Laurens Holst (March 11, 2007 at 3:01 am)
@Michael: You can do getElementsByClassName(‘[attrname=value]’), right?
David M. Cooke (March 11, 2007 at 10:30 pm)
I’ve run speed comparisons on my MacBook for Camino, WebKit, Safari, and Opera. The results are on my blog, at http://blog.isobaric.ca/2007/03/getelementsbyclassname-speed-comparison.html
The essential result is that Dustin’s getElementsByClassName is the best on the non-Gecko browsers, and treewalker is awful (doesn’t even finish on Opera).
RichB (March 13, 2007 at 4:13 pm)
Some of the implementations in your post are incorrect. The HTML spec defines the class name as being whitespace delimited. Some of your example functions assume space delimited. This will fail when the classnames are delimited by tabs. Also, is there a reason for writing your treewalker loop as you did and not using walker.currentNode? Is it faster?
Andrew Dupont (March 28, 2007 at 1:16 pm)
John, I’ll make sure that future versions of Prototype define document.getElementsByClassName only if it does not already exist. (And I suppose we’ll have to move our node instance method from “Element.Methods” to “Element.Methods.Simulated” (the latter copies methods over only if they don’t exist already). Thanks for bringing this up.
Anthony Ettinger (May 7, 2007 at 6:56 pm)
@John Resig Regarding the tag = ‘*’; but I found it in IE 5.5…probably not all that important these days.
But I defaulted to document.all:
if (!tag) tag = ‘*’;
var allElems = node.getElementsByTagName(tag) || document.all; //IE5.5 ‘*’ fix
Garrett (September 9, 2007 at 5:03 pm)
John,
Great to see this is going in to Firefox.
A few comments on the code and test:
When you add a function to a COM object, you expose a memory leak problem with IE.
You really should not do this. Calling delete won’t work in IE either. You can’t call delete on an expando (in JScript). (This bad approach/idea has existed prototype for a while now.)
onunload = function() {
delete document.getElementsByClass;
};
You could set it to null.
Why not instead write a
getElementsByClass
function that checks for native support (document.getElementsByClassName
)? If supported, use that. Otherwise, use a hand-rolled one.Also, I’d like to point out, you quoted:
“A pure DOM implementation, caches the regexp, and is generally quite simple and easy to use.”
Implementations may cache RegExp objects, but are not required to do so. There is nothing in ECMA= 262 that indicates the contrary. The RegExp instance might be cached in some Hosts, however, claiming that this will occur is not true.

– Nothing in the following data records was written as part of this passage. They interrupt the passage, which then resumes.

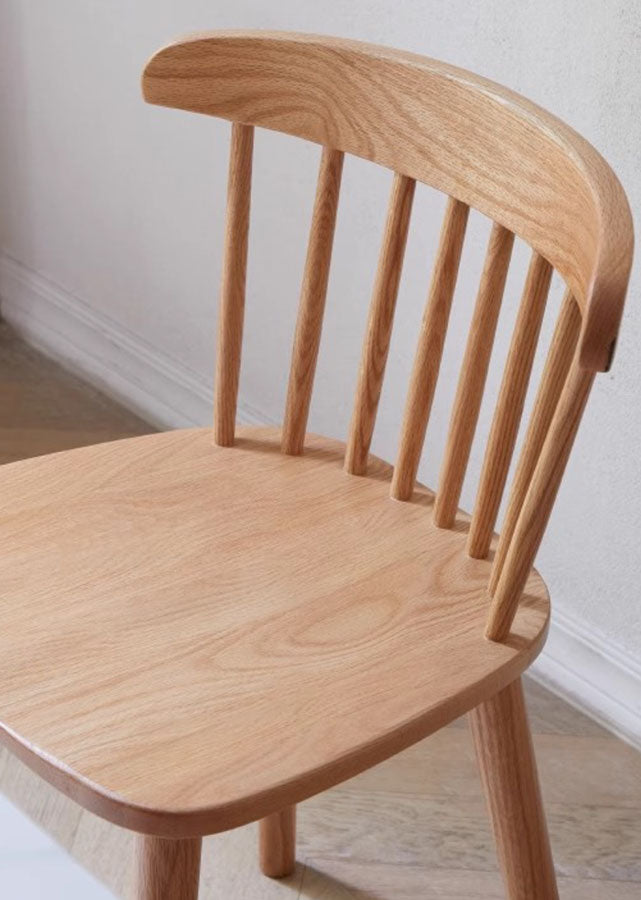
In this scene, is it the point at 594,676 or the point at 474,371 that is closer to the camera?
the point at 474,371

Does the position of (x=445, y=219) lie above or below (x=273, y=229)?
above

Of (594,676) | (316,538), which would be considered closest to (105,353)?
(594,676)

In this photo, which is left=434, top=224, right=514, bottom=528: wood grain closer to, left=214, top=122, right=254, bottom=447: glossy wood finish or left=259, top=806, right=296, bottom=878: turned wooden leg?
left=214, top=122, right=254, bottom=447: glossy wood finish

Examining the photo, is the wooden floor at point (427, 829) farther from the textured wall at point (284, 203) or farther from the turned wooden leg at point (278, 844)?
the textured wall at point (284, 203)

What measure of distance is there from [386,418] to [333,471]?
0.57 meters

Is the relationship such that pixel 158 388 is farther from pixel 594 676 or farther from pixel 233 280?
pixel 233 280

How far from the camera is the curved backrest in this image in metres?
0.86

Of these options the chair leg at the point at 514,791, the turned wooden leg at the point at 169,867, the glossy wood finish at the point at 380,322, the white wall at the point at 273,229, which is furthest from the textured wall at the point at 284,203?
the turned wooden leg at the point at 169,867

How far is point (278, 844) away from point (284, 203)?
81 cm

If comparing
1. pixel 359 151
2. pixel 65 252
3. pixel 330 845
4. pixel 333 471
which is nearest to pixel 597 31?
pixel 359 151

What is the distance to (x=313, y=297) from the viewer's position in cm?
108

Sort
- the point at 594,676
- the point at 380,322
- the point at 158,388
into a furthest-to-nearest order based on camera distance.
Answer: the point at 158,388, the point at 594,676, the point at 380,322


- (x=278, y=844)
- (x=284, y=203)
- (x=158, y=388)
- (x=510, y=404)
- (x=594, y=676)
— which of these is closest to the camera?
(x=510, y=404)

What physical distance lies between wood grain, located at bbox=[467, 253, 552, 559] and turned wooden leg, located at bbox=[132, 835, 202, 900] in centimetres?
31
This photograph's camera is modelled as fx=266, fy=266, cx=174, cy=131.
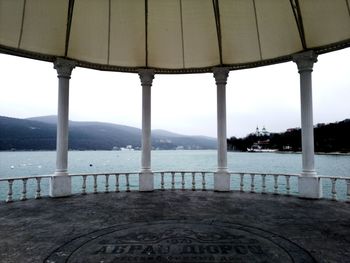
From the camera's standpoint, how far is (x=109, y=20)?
12.5 meters

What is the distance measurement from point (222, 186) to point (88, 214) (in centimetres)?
752

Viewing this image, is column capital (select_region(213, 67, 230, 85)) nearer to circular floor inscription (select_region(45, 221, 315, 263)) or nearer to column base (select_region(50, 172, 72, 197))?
circular floor inscription (select_region(45, 221, 315, 263))

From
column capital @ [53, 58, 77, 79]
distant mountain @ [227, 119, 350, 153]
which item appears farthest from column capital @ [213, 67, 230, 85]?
A: distant mountain @ [227, 119, 350, 153]

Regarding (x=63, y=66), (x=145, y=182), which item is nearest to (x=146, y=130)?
(x=145, y=182)

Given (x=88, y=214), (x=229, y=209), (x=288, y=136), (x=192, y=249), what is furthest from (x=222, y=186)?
(x=288, y=136)

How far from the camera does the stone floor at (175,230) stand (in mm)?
5711

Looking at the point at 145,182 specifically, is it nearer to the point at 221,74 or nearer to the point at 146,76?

After the function is executed, the
RegExp
is available for garbage collection.For this reason, I created (back in 2001) a way to cache tokenized expressions. (I am in no way trying to discredit Dustin’s own method, which uses the same regexp). It’s still it on my site, which
I’ll admit is quite old, and I won’t link to it here. Seek and ye shall find.
Now if you meant: the
RegExp
is created before thefor
loop, well, that is needless to say; the code is right there. Creating the regexp inside the loops body would be quite obviously inefficient.I also want to mention that the HTML 5
getElementsByClassName
is limited.Method
getElementsByClassName
works on Document level, not node level. You can’tgetElementsByClassName
on a fragment in Abstract view and you can’t call it on any old node, which mostgetElementsByClass
functions allow.Garrett (September 9, 2007 at 8:53 pm)
The IE Memory Leaks:
http://msdn.microsoft.com/library/default.asp?url=/library/en-us/IETechCol/dnwebgen/ie_leak_patterns.asp
adv88 (September 20, 2007 at 4:24 am)
Thank you for your reliable post, that’s what i was searching for.
tonya harding (October 4, 2007 at 6:11 am)
Thanks for the great tips!
A must read for all the users out there!